Given passage
§ §

Seminole Canyon: Two Days of Exploring the State Park

Saturday, 6 February 2016 (Part I)
Seminole Canyon SP Campground — Comstock, Texas
Temps: Hi 67F (19C) / Lo 35F (2C)

We had a great time at Seminole Canyon State Park and Historic Site (SCSP).  Could have used a week here … that would have given us a few extra days to relax in the peaceful environment in which we found ourselves.  But since we did not have that luxury, we just crammed everything we could into the 3½ days we stayed at the state park campground.  If you haven’t been, add Seminole Canyon to your travel plans.

Fort Sam Houston Campground - PanoramaNow for the recap … starting from when we left Houston for San Antonio on February 1st.

§ §

Dataset excerpt
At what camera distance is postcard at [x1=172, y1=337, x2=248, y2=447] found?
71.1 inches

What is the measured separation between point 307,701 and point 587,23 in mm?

§ §

Problem details
Retype the part of the Seminole Canyon post from "Seminole Canyon: Two" up to and including "Lo 35F (2C)".

Written answer
Seminole Canyon: Two Days of Exploring the State Park

Saturday, 6 February 2016 (Part I)
Seminole Canyon SP Campground — Comstock, Texas
Temps: Hi 67F (19C) / Lo 35F (2C)